++++ Passage given
940 N.W. 1st Street, Fort Lauderdale, Florida 33311
 
Restricted Stock Agreement
 
April 21, 2011

Mr. Robert Carmichael
940 N.W. 1ST Street
Fort Lauderdale, Florida 33311

Dear Mr. Carmichael:

The Board of Directors ("Board") has awarded 20,000,000 shares of Brownie’s Marine Group, Inc. (the “Corporation”) common stock, par value $0.001 per share (the "Stock"), to you in the form of Restricted Stock.  The term "Restricted Stock" as used in this Restricted Stock Agreement refers to the Restricted Stock awarded to you under this Restricted Stock Agreement.
 
This letter constitutes the Restricted Stock Agreement and sets forth the terms and conditions of your award, as determined by the Board.
 
1.  CONSIDERATION FOR AWARD
 
The consideration for the Restricted Stock is your continued service to the Corporation as a full-time employee during the Restricted Period set forth below and the consideration provided under the unanimous written consent of the board of directors dated even herewith.  If you do not continue to perform services for the Corporation as a full-time employee during the entire Restricted Period, your award will be forfeited in whole or in part, as applicable.
 
2.  CONDITIONS TO AWARD
 
If you desire to accept the Restricted Stock award, you must acknowledge your acceptance and receipt of this Restricted Stock Agreement by simultaneously signing the enclosed copy of this Restricted Stock Agreement in the space provided and returning each to the Corporation.
 
For your acceptance to be effective and for the award to be enforceable, you must return your signed acknowledgment.  If the signed Restricted Stock Agreement are not received within 5 business days of the date of this Restricted Stock Agreement, this Restricted Stock award will be void and of no effect.
 
Upon receipt of a signed copy of this Restricted Stock Agreement the Corporation will issue a certificate in your name for the shares; however the Corporation will maintain custody of the shares until the Restricted Period ends or the shares are forfeited.
++++++++
++++ Listed records
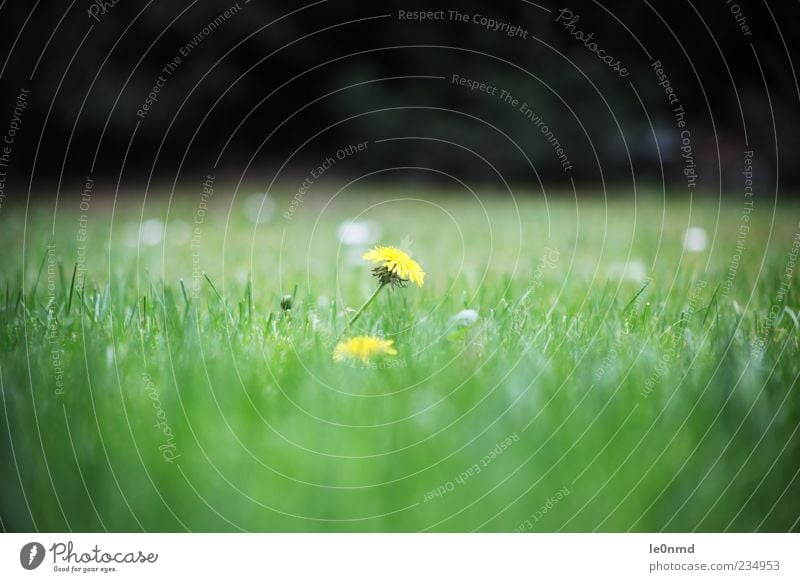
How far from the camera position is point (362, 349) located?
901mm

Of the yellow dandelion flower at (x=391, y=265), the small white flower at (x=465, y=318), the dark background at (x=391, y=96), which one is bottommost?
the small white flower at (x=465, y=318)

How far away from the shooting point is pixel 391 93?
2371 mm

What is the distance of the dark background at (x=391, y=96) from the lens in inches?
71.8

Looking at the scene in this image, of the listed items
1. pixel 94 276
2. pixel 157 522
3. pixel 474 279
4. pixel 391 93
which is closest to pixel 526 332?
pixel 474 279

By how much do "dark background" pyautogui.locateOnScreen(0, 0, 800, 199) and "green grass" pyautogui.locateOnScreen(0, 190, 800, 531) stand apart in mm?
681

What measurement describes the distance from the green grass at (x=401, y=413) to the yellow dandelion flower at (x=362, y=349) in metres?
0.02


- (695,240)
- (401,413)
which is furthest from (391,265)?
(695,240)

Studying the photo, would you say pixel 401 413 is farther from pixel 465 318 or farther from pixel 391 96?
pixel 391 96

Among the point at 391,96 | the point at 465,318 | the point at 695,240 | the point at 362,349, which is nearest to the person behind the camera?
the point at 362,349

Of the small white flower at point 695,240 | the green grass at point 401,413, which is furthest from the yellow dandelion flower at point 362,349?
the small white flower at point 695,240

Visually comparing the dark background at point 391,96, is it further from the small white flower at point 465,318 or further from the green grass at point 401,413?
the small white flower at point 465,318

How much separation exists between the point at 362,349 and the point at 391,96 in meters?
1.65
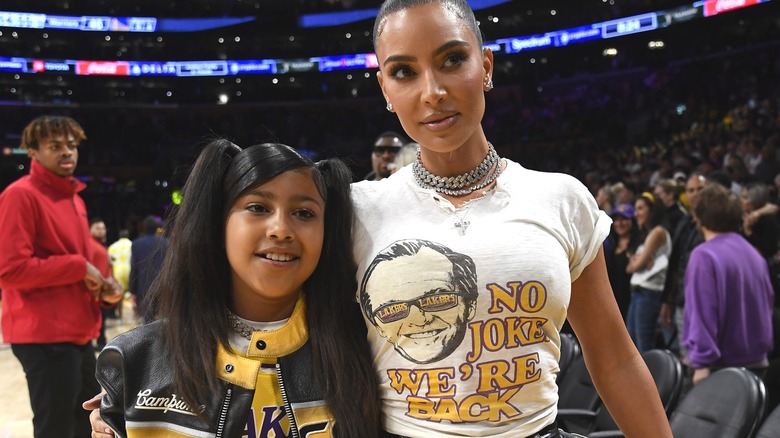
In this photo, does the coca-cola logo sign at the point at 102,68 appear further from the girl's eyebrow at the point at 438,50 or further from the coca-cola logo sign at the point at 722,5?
++++++++
* [The tasks]
• A. Copy the stock award letter from "1.  CONSIDERATION FOR AWARD" to "to the Corporation.", swapping every "Corporation" for "Company".
• B. In the stock award letter, how many shares did the Board award?
• C. Please carry on with the stock award letter from its last sentence.
The listing isn't needed for anything here.

* [Answers to the exercise]
• A.
1.  CONSIDERATION FOR AWARD
 
The consideration for the Restricted Stock is your continued service to the Company as a full-time employee during the Restricted Period set forth below and the consideration provided under the unanimous written consent of the board of directors dated even herewith.  If you do not continue to perform services for the Company as a full-time employee during the entire Restricted Period, your award will be forfeited in whole or in part, as applicable.
 
2.  CONDITIONS TO AWARD
 
If you desire to accept the Restricted Stock award, you must acknowledge your acceptance and receipt of this Restricted Stock Agreement by simultaneously signing the enclosed copy of this Restricted Stock Agreement in the space provided and returning each to the Company.

• B. 20,000,000 shares of Brownie’s Marine Group, Inc. common stock.

• C.
3.  RIGHTS OF OWNERSHIP/RESTRICTIONS ON TRANSFER
 
Until the expiration or termination of the periods described in Section 4 below (the "Restricted Period"), the Restricted Stock will be held in your name by the Corporation, and you will not be entitled to delivery of a certificate(s) representing the Restricted Stock.  Nevertheless, subject to the forfeiture provisions described below, you will be the record owner of the Restricted Stock, will have the right to receive cash dividends, if any, on the Restricted Stock, will have the right to vote the Restricted Stock and will generally have the rights and privileges of a stockholder as to such Restricted Stock except that during the Restricted Period you may not sell, transfer, assign, pledge, use as collateral or otherwise dispose of or encumber the Restricted Stock.  The Corporation may place a legend on the certificates representing the Restricted Stock indicating the existence of these restrictions.
 
Upon expiration or termination of the Restricted Period with respect to any particular shares, and subject to the forfeiture provisions set forth below, a certificate(s) evidencing the shares for which the restrictions have expired or terminated will be issued in your name) and delivered to you.  This certificate will not contain the restrictive legend referred to above although it may contain any other legend the Corporation determines is appropriate under the securities laws.  At that time, the Corporation is required to collect the appropriate amount of federal, state and local taxes.
 
By accepting this Restricted Stock award you agree for yourself, your heirs and legatees that, unless the shares have been registered under the Securities Act of 1933, as amended, any and all shares granted hereunder shall be acquired for investment and not for distribution, and upon the release of any or all of the shares subject to the award granted hereunder after the end of applicable Restricted Period, you, or your heirs or legatees receiving such shares, shall deliver to Enviro Voraxial Technology, Inc. a representation in writing that such shares are being acquired in good faith for investment and not for distribution. Enviro Voraxial Technology, Inc. may place a "stop transfer" order with respect to such shares with its transfer agent and place an appropriate restrictive legend on the stock certificate unless such shares are registered.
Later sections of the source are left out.